- YOUR GOAL -
Quote every line of text in the data below word for word, leaving out the pictures.

################

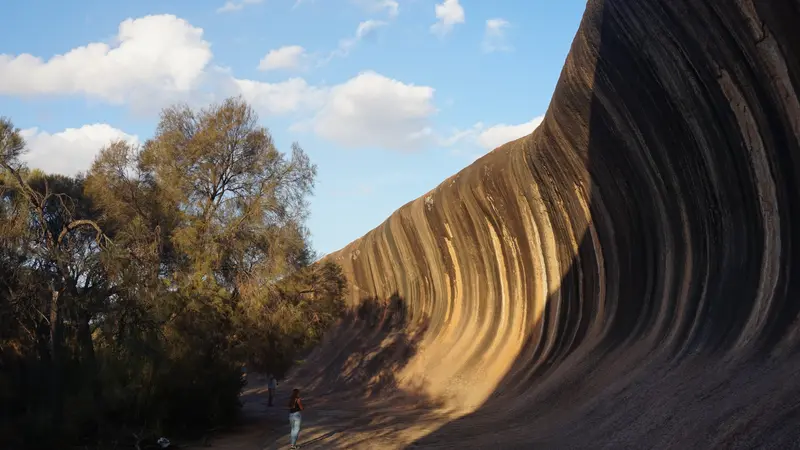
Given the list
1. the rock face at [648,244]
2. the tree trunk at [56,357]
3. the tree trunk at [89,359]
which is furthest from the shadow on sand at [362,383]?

################

- RESPONSE FOR THIS EXERCISE -
Given the list
1. the rock face at [648,244]
2. the tree trunk at [56,357]
3. the tree trunk at [89,359]
which is furthest from the shadow on sand at [362,383]?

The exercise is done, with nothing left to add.